Switch each occurrence of "wooden boat" in the listing to "timber boat" and reproduce every line with nothing else altered.

── ENTRIES SHOWN

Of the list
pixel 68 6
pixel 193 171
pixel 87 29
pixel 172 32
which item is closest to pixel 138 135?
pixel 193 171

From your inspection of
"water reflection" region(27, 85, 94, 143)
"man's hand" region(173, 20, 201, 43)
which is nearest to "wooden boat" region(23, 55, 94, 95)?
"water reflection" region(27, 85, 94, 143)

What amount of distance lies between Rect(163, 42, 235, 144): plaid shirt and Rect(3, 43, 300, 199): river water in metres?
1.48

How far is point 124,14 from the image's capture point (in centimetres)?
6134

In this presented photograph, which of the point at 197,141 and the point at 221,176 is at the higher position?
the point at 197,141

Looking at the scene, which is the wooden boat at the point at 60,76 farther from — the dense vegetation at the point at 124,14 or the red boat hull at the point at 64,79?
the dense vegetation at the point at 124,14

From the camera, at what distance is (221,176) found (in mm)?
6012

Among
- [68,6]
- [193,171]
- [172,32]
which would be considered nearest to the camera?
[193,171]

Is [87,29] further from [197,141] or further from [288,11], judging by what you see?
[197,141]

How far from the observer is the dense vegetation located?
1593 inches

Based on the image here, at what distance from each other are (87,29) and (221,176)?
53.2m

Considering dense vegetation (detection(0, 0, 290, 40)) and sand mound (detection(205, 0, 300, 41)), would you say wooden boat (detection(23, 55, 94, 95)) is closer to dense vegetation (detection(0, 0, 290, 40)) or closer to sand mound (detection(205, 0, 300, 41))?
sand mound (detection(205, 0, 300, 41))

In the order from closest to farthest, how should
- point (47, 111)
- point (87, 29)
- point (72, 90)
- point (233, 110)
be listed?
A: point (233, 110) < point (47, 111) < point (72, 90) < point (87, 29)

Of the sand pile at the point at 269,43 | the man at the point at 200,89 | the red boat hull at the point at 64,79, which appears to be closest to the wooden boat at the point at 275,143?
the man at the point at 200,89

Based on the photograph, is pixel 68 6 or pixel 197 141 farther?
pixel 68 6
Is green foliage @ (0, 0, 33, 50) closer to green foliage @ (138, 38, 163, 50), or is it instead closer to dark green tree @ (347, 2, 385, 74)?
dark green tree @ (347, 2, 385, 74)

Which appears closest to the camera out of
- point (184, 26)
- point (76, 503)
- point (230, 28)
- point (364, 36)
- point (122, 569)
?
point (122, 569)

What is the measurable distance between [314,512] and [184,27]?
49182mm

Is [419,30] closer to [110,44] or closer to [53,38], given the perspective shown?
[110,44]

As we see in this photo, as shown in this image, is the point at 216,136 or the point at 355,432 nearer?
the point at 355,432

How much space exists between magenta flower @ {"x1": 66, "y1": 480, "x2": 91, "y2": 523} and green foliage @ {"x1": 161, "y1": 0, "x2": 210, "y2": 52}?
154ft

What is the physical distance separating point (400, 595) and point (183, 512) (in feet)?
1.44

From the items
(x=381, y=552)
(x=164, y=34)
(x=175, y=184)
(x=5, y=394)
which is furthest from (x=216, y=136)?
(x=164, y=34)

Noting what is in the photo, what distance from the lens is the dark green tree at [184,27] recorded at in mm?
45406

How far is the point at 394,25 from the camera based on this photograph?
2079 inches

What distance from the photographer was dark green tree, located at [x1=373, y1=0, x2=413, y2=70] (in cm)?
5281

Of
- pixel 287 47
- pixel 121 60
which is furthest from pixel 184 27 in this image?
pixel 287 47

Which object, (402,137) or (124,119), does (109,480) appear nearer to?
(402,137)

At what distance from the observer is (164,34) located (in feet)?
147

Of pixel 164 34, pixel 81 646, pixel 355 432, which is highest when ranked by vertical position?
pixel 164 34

────

* _ANSWER TO THIS PROBLEM_:
Of the list
pixel 68 6
pixel 193 171
pixel 87 29
pixel 172 32
which item is closest to pixel 138 135?
pixel 193 171

From your inspection of
"water reflection" region(27, 85, 94, 143)
"man's hand" region(173, 20, 201, 43)
which is nearest to "timber boat" region(23, 55, 94, 95)?
"water reflection" region(27, 85, 94, 143)

What amount of distance lies between Rect(163, 42, 235, 144): plaid shirt and Rect(3, 43, 300, 199): river water in metres?
1.48

How far is point 124,14 from the image's capture point (in centimetres)?
6134

In this presented photograph, which of the point at 197,141 and the point at 221,176 is at the higher position?
the point at 197,141

Looking at the scene, which is the timber boat at the point at 60,76 farther from — the dense vegetation at the point at 124,14 or the red boat hull at the point at 64,79?
the dense vegetation at the point at 124,14

From the camera, at what distance is (221,176) found (in mm)?
6012

Among
- [68,6]
- [193,171]
- [172,32]
which would be considered nearest to the camera?
[193,171]

Is [87,29] further from [197,141] or further from [288,11], judging by what you see?
[197,141]

How far from the observer is the dense vegetation located?
1593 inches

Based on the image here, at what distance from each other are (87,29) and (221,176)?
53.2m

Considering dense vegetation (detection(0, 0, 290, 40)) and sand mound (detection(205, 0, 300, 41)), would you say timber boat (detection(23, 55, 94, 95)) is closer to dense vegetation (detection(0, 0, 290, 40)) or closer to sand mound (detection(205, 0, 300, 41))?
sand mound (detection(205, 0, 300, 41))

In the order from closest to farthest, how should
- point (47, 111)
- point (87, 29)
- point (72, 90)
- point (233, 110)
be listed?
A: point (233, 110) < point (47, 111) < point (72, 90) < point (87, 29)

Of the sand pile at the point at 269,43 | the man at the point at 200,89 | the red boat hull at the point at 64,79, which appears to be closest to the timber boat at the point at 275,143?
the man at the point at 200,89

Based on the photograph, is pixel 68 6 or pixel 197 141 farther?
pixel 68 6
Is green foliage @ (0, 0, 33, 50) closer to green foliage @ (138, 38, 163, 50), or is it instead closer to dark green tree @ (347, 2, 385, 74)?
dark green tree @ (347, 2, 385, 74)

Which appears closest to the camera out of
- point (184, 26)
- point (76, 503)
- point (230, 28)
- point (364, 36)
- point (122, 569)
?
point (122, 569)

What is the measurable distance between [314,512] and [184,27]?
49182mm

Is [419,30] closer to [110,44] or closer to [53,38], given the perspective shown?
[110,44]

As we see in this photo, as shown in this image, is the point at 216,136 or the point at 355,432 nearer?
the point at 355,432

How much space exists between magenta flower @ {"x1": 66, "y1": 480, "x2": 91, "y2": 523} and green foliage @ {"x1": 161, "y1": 0, "x2": 210, "y2": 52}?
154ft

What is the physical distance separating point (400, 595) and point (183, 512) (in feet)?
1.44

From the items
(x=381, y=552)
(x=164, y=34)
(x=175, y=184)
(x=5, y=394)
which is furthest from (x=216, y=136)?
(x=164, y=34)

Noting what is in the photo, what distance from the lens is the dark green tree at [184,27] recorded at in mm?
45406

How far is the point at 394,25 from the camera based on this photograph?
2079 inches

What distance from the photographer was dark green tree, located at [x1=373, y1=0, x2=413, y2=70] (in cm)?
5281

Of
- pixel 287 47
- pixel 121 60
which is furthest from pixel 184 27 in this image?
pixel 287 47

Which object, (402,137) or (124,119), does (109,480) appear nearer to?
(402,137)

At what distance from the observer is (164,34) located (in feet)?
147

Of pixel 164 34, pixel 81 646, pixel 355 432, which is highest when ranked by vertical position?
pixel 164 34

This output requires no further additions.